• _Entries supplied_

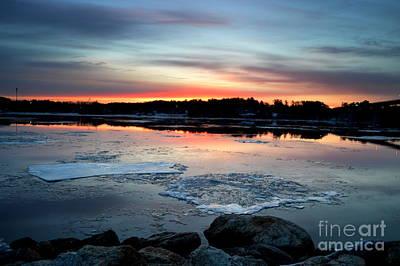 Sunrise Of The River Art Print by Julie Hodgkins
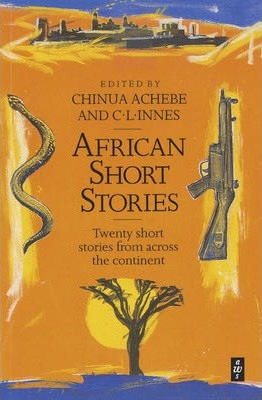 African Short Stories - Chinua Achebe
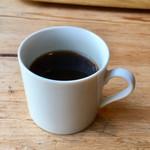 讃岐うどん田 - コーヒー(セルフサービス)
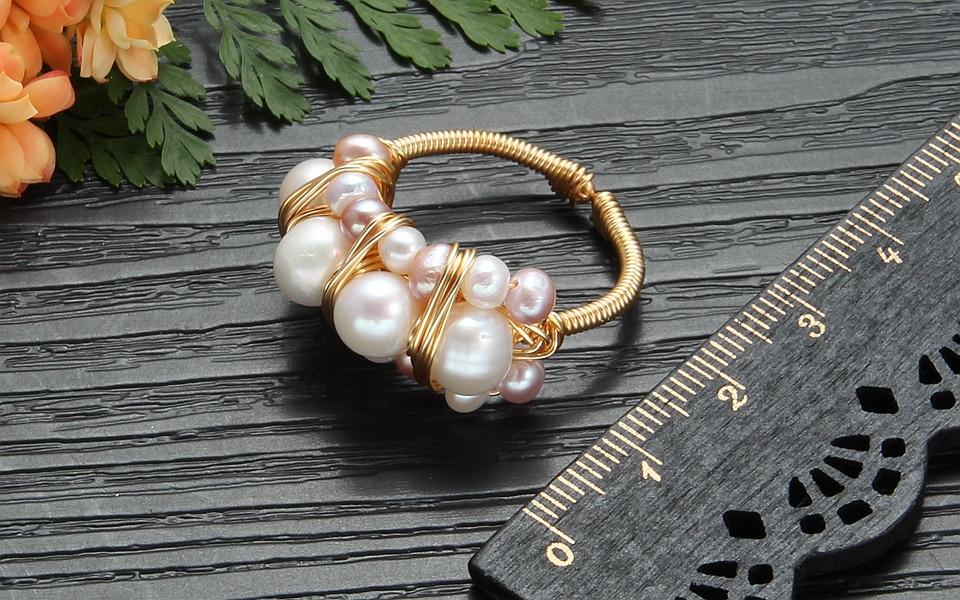 Pearl rings (1)
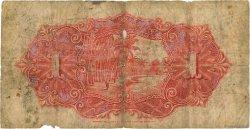 1 Dollar MALAISIE - ÉTABLISSEMENTS DES DÉTROITS  1929 P.09a B
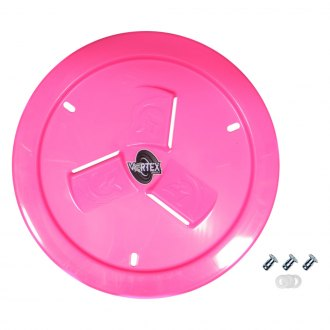 Dirt Defender® - Vortex Neon Pink Vented Wheel Cover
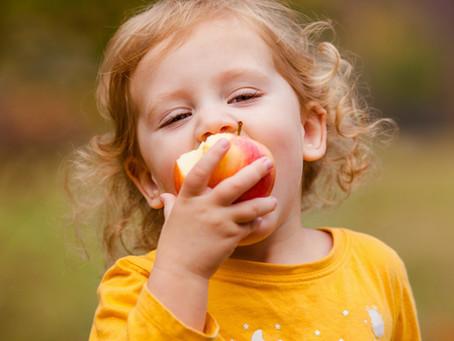 Importancia de la masticación en el desarrollo de los maxilares.
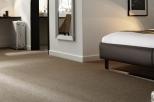 Venta de moquetas y alfombras a medida Bilbao-18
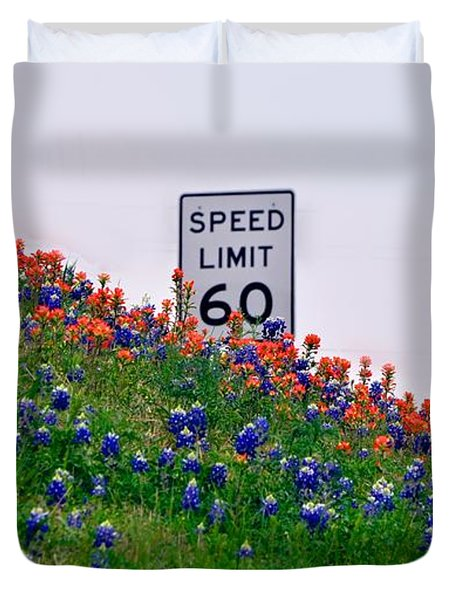 Slow Down And Smell The Bluebonnets Duvet Cover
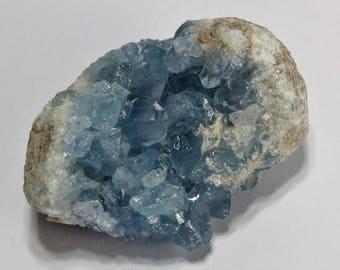 Natural Blue Celestite Crystal Specimen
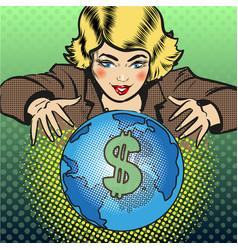Pop art global business concept vector
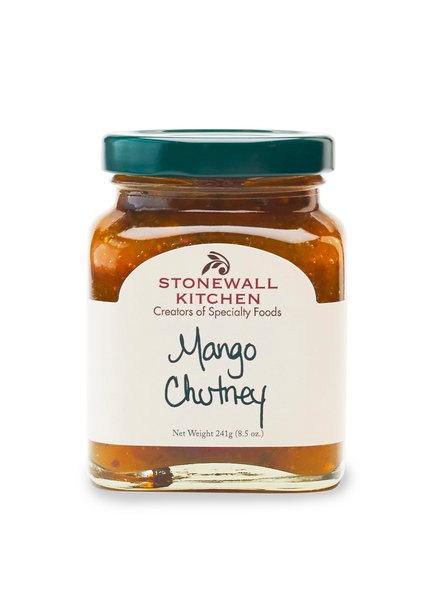Stonewall Kitchen Chutney Mango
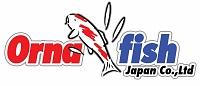 Ornafish Japan Co. Ltd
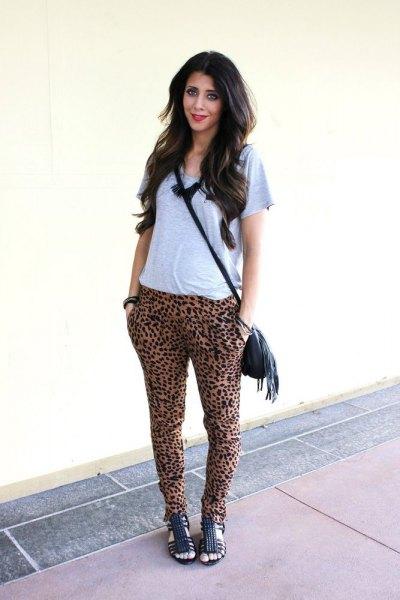 grey tee cheetah harem pants
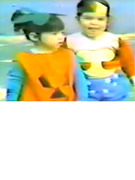 Kim & Kourtney Kardashian -- See Vintage Halloween Video from 1982!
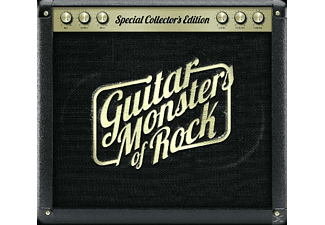 VARIOUS - Guitar Monsters Of Rock  - (CD)
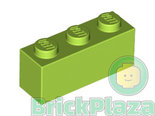 LEGO-Steen-1x3-lime-3622-4166093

• _Task prompt_
If a record above contains a picture, leave the picture out and transcribe everything else exactly.

• _Solution for this exercise_
 Sunrise Of The River Art Print by Julie Hodgkins
 African Short Stories - Chinua Achebe
 讃岐うどん田 - コーヒー(セルフサービス)
 Pearl rings (1)
 1 Dollar MALAISIE - ÉTABLISSEMENTS DES DÉTROITS  1929 P.09a B
 Dirt Defender® - Vortex Neon Pink Vented Wheel Cover
 Importancia de la masticación en el desarrollo de los maxilares.
 Venta de moquetas y alfombras a medida Bilbao-18
 Slow Down And Smell The Bluebonnets Duvet Cover
 Natural Blue Celestite Crystal Specimen
Pop art global business concept vector
Stonewall Kitchen Chutney Mango
 Ornafish Japan Co. Ltd
 grey tee cheetah harem pants
 Kim & Kourtney Kardashian -- See Vintage Halloween Video from 1982!
 VARIOUS - Guitar Monsters Of Rock  - (CD)
 LEGO-Steen-1x3-lime-3622-4166093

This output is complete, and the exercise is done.